Nella storia, nella storia dell’arte, c’è chi ha definito la scultura come l’arte di levare il superfluo dalla materia. Sono molti gli artisti che hanno camminato su questa strada e che continuano a farlo: c’è stato chi vedeva nel blocco di materia una figura nascosta ma ben definita e il suo mestiere era solo quello di liberarla dall’eccesso, chi invece ha relegato il precetto non solo alla scultura, ma ha cercato di estenderlo alla vita. C’è anche chi ha affermato che la scultura è una lingua morta.
Il mito della creazione dell’uomo ha inizio dalla scultura, dal fango che si fa carne tramite il soffio della vita. Perché allora essa non potrebbe essere, ancora oggi per noi, occasione per crearci, smontarci e ricostruirci?
Questo scomporre e ricostruire ci suggerisce però che oltre al levare esiste anche un aggiungere e un modellare. Infatti seppur l’arte di levare il superfluo adotta un forte valore che può insegnarci che alla base della vita ci sono la semplicità e la purezza e che queste debbano venire sempre ricercate, la scultura è anche aggiunta e modellazione. Sull’arte del modellare ci sarebbe molto da dire, sulle sue proprietà positive per l’individuo, per chi la fa, per chi la guarda e la conosce e quindi per colui che ha occasione di entrarne in profondo contatto. Il suo mettere in connessione i sensi del corpo, la sua metamorfosi dall’informe al riconoscibile, da caos a ordine, oppure il suo rapportarsi continuamente con il mondo e con il nostro quotidiano. Essa è una pratica che dall’intimo si può tradurre nel reale e concreto, può prendere le forme delle nostre paure o dei nostri sogni, delle nostre visioni e del nostro sguardo sulle cose. Noi, con il nostro corpo, siamo portati al centro del fare scultoreo e questo ci abilita ad una metamorfosi terapeutica. Vedere trasformare sotto le nostre mani una forma di creta, cercare quell’armonia relazionale tra lei e noi è stimolo al cambiamento. La creta nel suo modo di essere è affettuosa e riceve ogni impulso datole. In lei, indurita o cotta rimangono i nostri gesti e le nostre impronte.
Ma non esiste solo la creta: il levare e l’aggiunta, il togliere e il modellare con la materia del mondo ci mette a conoscenza del fatto che questo mondo ha un suo carattere. Dalla sopracitata affettuosità della creta alla bellezza inaffidabile del marmo, dall’educata presenza del legno alla asfissiante compagnia del gesso. Sono infinite le materie e i materiali che possono dar luce ad una scultura, e non esiste solo la modellazione di un impasto che si arricchisce di ingredienti o il levare, ma si può pensare alla scultura anche come composizione.
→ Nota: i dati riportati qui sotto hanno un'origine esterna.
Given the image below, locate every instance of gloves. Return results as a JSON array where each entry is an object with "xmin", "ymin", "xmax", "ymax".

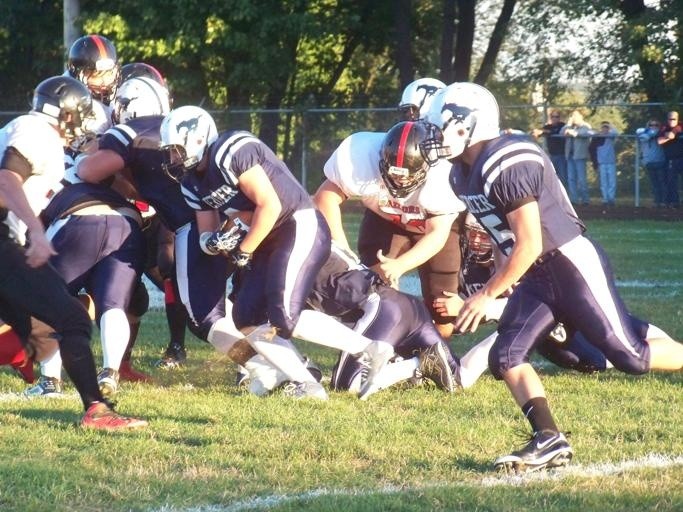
[{"xmin": 199, "ymin": 219, "xmax": 252, "ymax": 270}]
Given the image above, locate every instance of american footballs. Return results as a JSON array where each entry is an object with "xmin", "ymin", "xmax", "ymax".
[{"xmin": 222, "ymin": 210, "xmax": 253, "ymax": 260}]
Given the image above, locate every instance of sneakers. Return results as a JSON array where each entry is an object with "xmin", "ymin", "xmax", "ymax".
[
  {"xmin": 279, "ymin": 341, "xmax": 392, "ymax": 400},
  {"xmin": 154, "ymin": 342, "xmax": 184, "ymax": 367},
  {"xmin": 493, "ymin": 431, "xmax": 572, "ymax": 473},
  {"xmin": 26, "ymin": 377, "xmax": 61, "ymax": 395},
  {"xmin": 413, "ymin": 341, "xmax": 453, "ymax": 393},
  {"xmin": 81, "ymin": 367, "xmax": 147, "ymax": 429}
]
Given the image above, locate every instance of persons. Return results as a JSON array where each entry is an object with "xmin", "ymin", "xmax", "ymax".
[{"xmin": 1, "ymin": 35, "xmax": 683, "ymax": 472}]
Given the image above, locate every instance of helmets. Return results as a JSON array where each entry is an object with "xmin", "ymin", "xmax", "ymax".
[
  {"xmin": 33, "ymin": 34, "xmax": 171, "ymax": 138},
  {"xmin": 462, "ymin": 211, "xmax": 494, "ymax": 264},
  {"xmin": 378, "ymin": 78, "xmax": 500, "ymax": 198},
  {"xmin": 159, "ymin": 105, "xmax": 219, "ymax": 183}
]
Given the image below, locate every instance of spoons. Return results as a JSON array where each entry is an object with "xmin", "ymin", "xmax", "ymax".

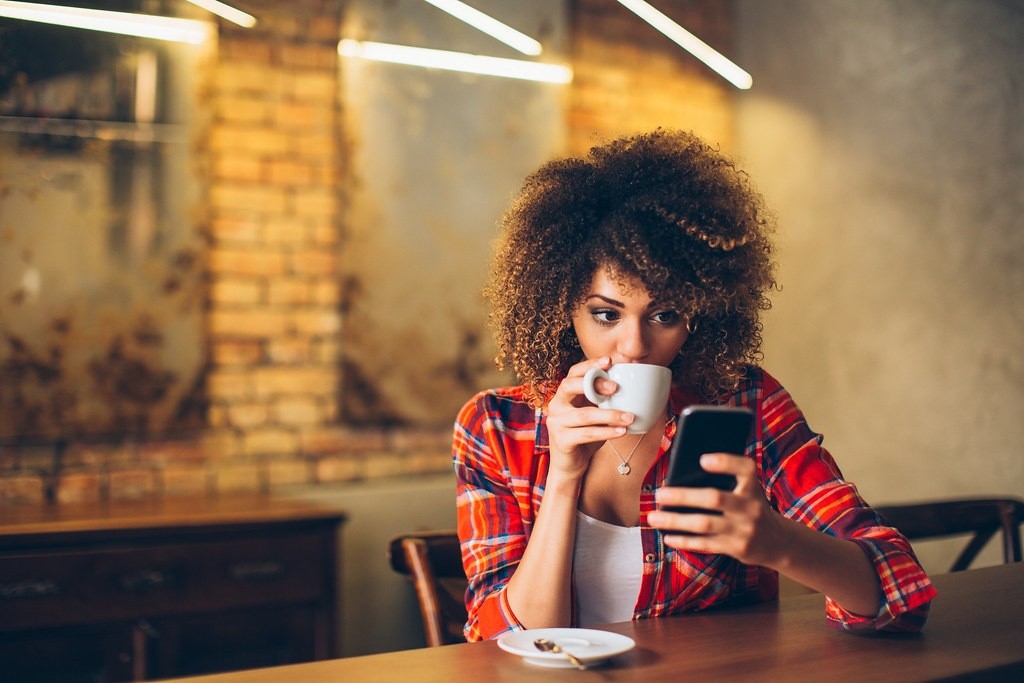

La composizione della scultura passa per diverse tappe che, dal pensiero all’azione, si intersecano tra loro e dall’inizio alla fine, in ogni singolo istante sono fondamentali. Il pensiero iniziale è la scintilla che scatta quando il nostro sguardo ha accumulato così tante immagini provenienti dal mondo esterno da non riuscire a tenerle più ferme. Pensiero che si modifica man mano e che acquisisce nuovi particolari e che solo un disegno riesce a mettere a fuoco. A volte però questo non basta e si deve passare subito all’azione, alla creazione dei blocchi che comporranno la scultura o alla ricerca di oggetti che, come ready-made, si trasformeranno in utensili di estremo valore. Dal piano la composizione si innalza e la ricerca di equilibrio passa anche dalla distruzione o meglio dalla decostruzione.
Questi semplici processi stanno alla base di una pratica che è fondamentale per la scoperta del mondo e la conoscenza del nostro stare in esso o almeno può esserne l’occasione. Affrontarli nel modo più puro però non è così scontato. Durante i laboratori, nelle scuole per esempio, si dovrebbe far scultura non per rendere ragazzi o bambini dei piccoli artisti, come si sente spesso chiamarli ogni qual volta ci si approccia al mondo delle arti visive (talvolta l’espressione fa nascere sul viso un piccolo sorriso poiché trovo sminuisca l’arte ma soprattutto anche i bambini). Non si dovrebbe far scultura per arrivare al lavoretto da portare a casa e conservare su una mensola. Si dovrebbe far scultura per incontrare l’esperienza del fare artistico e creativo. Quest’ultimo, paradossalmente, non ha nulla a che fare con l’arte, o meglio la precede, l’anticipa e ne sta alle basi. Atto creativo che è fondamenta non della bellezza, a cui tante volte erroneamente si associa e si incatena alla parola arte, ma della purezza e da questa deriva la forza di levare il superfluo.